Severe side effects after only 7 weeks Anastrozole. Next drug?

Ooops I meant that to say ALH (atypical lobular hyperplasia), NOT ALS!!

I’m 72 also and found my lump 18 March 21. Had lumpectomy, chemo and radiotherapy . I was perscribed Anastrozole to get rid of my oestrogen and it caused joint and back pain with the back pain extremely painful. I also had change in sight and brain fog. I fought to have meds changed to exemestane with my
Oncologist fighting me all the way!! His attitude was that tge new meds wouldn’t make any difference!! I found a Breast care nurse who had a new prescription for Exemestane sent to my GP surgery in July 2023. I take this every second day. Needless to say I got rid of that oncologist. My back isn’t any better but I’ve now been perscribed with 30/500 Co codomol and these help the pain. I also do exercise and physiology. It’s your body so fight, like me, to get what you want . Be strong💪💪💪💪

This photo is just to show you there are oncologists thst say taking exemestane every second day is no problem

I’m 61. Anastrozole did not agree with me at all. Took a break from it for about a month to feel right again. (A lot more to story but too long) started Exemestane- joint aches and insomnia. Tried taking at night and the every other day .Took a break for a couple weeks… started acupuncture (she’s an oncologist) and some supplements. Started Exemestane ( I take everyday in the morning) again and am doing better. Walking, yoga, and pranayama… I’m okay with my new normal. My daily routine has a few more additional items I do and I believe they all help.

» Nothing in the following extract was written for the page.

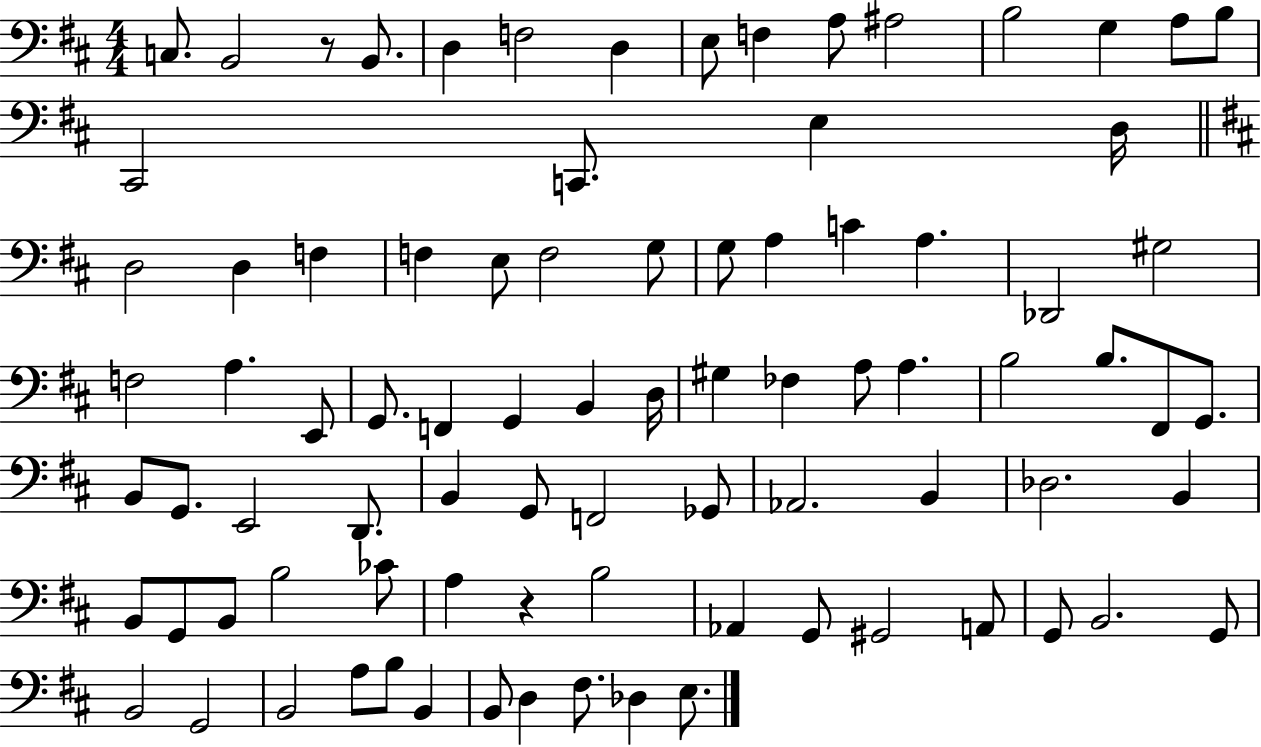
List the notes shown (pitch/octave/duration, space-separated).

C3/e. B2/h R/e B2/e. D3/q F3/h D3/q E3/e F3/q A3/e A#3/h B3/h G3/q A3/e B3/e C#2/h C2/e. E3/q D3/s D3/h D3/q F3/q F3/q E3/e F3/h G3/e G3/e A3/q C4/q A3/q. Db2/h G#3/h F3/h A3/q. E2/e G2/e. F2/q G2/q B2/q D3/s G#3/q FES3/q A3/e A3/q. B3/h B3/e. F#2/e G2/e. B2/e G2/e. E2/h D2/e. B2/q G2/e F2/h Gb2/e Ab2/h. B2/q Db3/h. B2/q B2/e G2/e B2/e B3/h CES4/e A3/q R/q B3/h Ab2/q G2/e G#2/h A2/e G2/e B2/h. G2/e B2/h G2/h B2/h A3/e B3/e B2/q B2/e D3/q F#3/e. Db3/q E3/e.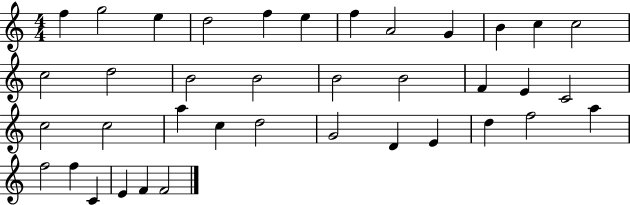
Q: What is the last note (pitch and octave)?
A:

I’ll keep an eye on this thread because I have been on ananstrazole for over 7 months now and have bone and joint pain, back pain, mood swings (estrogen, I know), brain fog, weakness. Makes it hard to do much. I wasn’t really bad, just constant. Oncologist recommended change to exemestane 2 visits ago but I declined because I “wasn’t that bad” and the same side effects exist with all the ai meds. Last visit, he took me off because as he said - I shouldn’t have to live in pain. Just 6 days off and I already feel better and more mobile. So I also have to decide what to try next and they report more cardiac effects with exemestane so scares me a little. So as I said, I’ll watch this and thanks in advance for all who answer and help us out.

Hi~ thanks for sharing your experience! I have wondered if taking the drug in the morning might work better than at night. My horrible side effects were mostly at night. I may try that with the new drug. I am looking at raloxifine or exemestane. I definitely am going to start yoga again! Glad you are doing better💐

I am only 8 days off Anastrozole and feel SO GOOD! Have you looked at raloxifene? It looks like blood clots are the main concern. How do you decide?!

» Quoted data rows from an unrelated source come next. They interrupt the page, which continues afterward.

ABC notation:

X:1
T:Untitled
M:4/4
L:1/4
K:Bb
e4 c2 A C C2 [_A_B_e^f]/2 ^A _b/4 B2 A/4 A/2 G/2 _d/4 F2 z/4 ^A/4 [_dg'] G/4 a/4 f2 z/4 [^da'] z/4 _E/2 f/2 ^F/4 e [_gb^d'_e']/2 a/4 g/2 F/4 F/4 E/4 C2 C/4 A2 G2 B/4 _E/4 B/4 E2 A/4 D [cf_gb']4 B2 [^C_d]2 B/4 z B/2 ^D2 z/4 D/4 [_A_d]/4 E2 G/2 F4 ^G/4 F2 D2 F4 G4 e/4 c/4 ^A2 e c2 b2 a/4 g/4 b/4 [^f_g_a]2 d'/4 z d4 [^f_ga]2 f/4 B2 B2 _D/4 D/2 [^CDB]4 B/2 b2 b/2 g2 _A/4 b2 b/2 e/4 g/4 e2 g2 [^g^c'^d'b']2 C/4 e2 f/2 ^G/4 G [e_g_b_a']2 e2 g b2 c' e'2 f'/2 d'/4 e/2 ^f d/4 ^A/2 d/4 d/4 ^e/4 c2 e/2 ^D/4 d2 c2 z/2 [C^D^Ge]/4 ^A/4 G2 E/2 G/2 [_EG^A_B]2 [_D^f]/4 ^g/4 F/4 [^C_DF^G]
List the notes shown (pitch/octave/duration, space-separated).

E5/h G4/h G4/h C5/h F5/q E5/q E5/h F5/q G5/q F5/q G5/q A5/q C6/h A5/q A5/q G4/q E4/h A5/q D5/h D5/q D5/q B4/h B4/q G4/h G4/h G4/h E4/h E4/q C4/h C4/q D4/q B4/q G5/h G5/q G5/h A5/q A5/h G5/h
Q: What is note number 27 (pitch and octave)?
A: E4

One thing I have found helpful in these situations--get some actual statistics. Find out what your odds of recurrence/spread are with and without an aromatase inhibitor. For example, let's say it reduces metastasis by 50%. That sounds worth it. But what if your basic odds are only 4% chance of spread? Going down from 4% to 2% might not be worth the side effects. Sorry to add math in to an already difficult situation, but basically just ask your oncologist and factor that in to your decisions.
That said, I've been on letrozole for close to 24 months without any problem Both my oncologist and I think it is the only thing keeping my aggressive cancer at bay for the time being. Anyone have any positive experiences that might help others?

Do you take it in the morning or at night? Thank you for sharing!

I have taken Anastrozole for two years. Then started taking cholesterol meds Ravastatin and my muscles were killing me constantly. I thought it was the Anastrozole but I stopped the Ravastatin and now just a little sore so I think I’ll continue Anastrozole for now. Thanks for everyone’s input.